The quaint hill town of Shimla, which once woke up to the charm of snowing winters and bustling tourists, is today facing one of the worst water crisis in history. The droughts of Marathwada during 2015-2016 crippled the farmers in the region. Today, instances like these that highlight the importance of water, the source of life, is increasing across the world. Hence, it becomes vital to understand how water levels in our rivers, lakes, streams and aquifers change over time and the reasons behind it. In a new study, researchers from the Indian Institute of Science, Bengaluru, have done precisely that! They have studied how water levels have changed in peninsular India for 13 years.
An estimate of the available surface and groundwater tells us how much water we have for our use. But, collecting this data on a large scale for water management studies is tedious and challenging due to lack of equipment. Hence researchers turn to satellite-based remote sensing data that provides the required information with reliable accuracy. One such mission to provide satellite data is the Gravity Recovery and Climate Experiment (GRACE). It is a twin satellite system much like a weighing balance in space that maps the variation in the earth’s gravity field and provides information about changes in the distribution of water on earth.
Previous studies have used data from GRACE to study terrestrial water levels, including one that showed depleting groundwater levels in northern India, attributed to overexploitation. In this study, researchers have used GRACE data to study river basins south of the Vindhyas till the Krishna that have a large surface area covered in water.
“Surface water storage is indirectly assessed using the extent of surface area covered by water and the soil moisture content of that area. We do not have enough measuring stations in the field to obtain soil moisture data, and also lack the complete picture of how much surface area is covered by streams, dams, ponds and lakes in its basin region”, says Prof. Nagesh Kumar, a professor at IISc and an author of the study, in an interview with Research Matters.

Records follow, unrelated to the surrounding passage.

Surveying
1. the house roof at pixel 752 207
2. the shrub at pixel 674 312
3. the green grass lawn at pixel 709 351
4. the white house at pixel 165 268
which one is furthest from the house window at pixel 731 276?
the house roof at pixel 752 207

The researchers of this study studied surface water storage of peninsular river basins from 2002 to 2014, for 13 years. They used satellite data to obtain soil moisture and to calculate surface area covered by water. They obtained rainfall data from rain gauges maintained or managed by the Indian Meteorological Department in the study regions. The results of the study are published in the Journal of Hydrology.
The researchers studied regions around the rivers based on their water storage capacity trends, instead of looking at the rivers in peninsular India individually.
“This region-based approach takes into consideration that for large river basins, the pattern of increase or decrease in water storage may vary widely within a basin. It also allows for the possibility that it may be similar to areas in other river basins”, says Prof. Nagesh Kumar.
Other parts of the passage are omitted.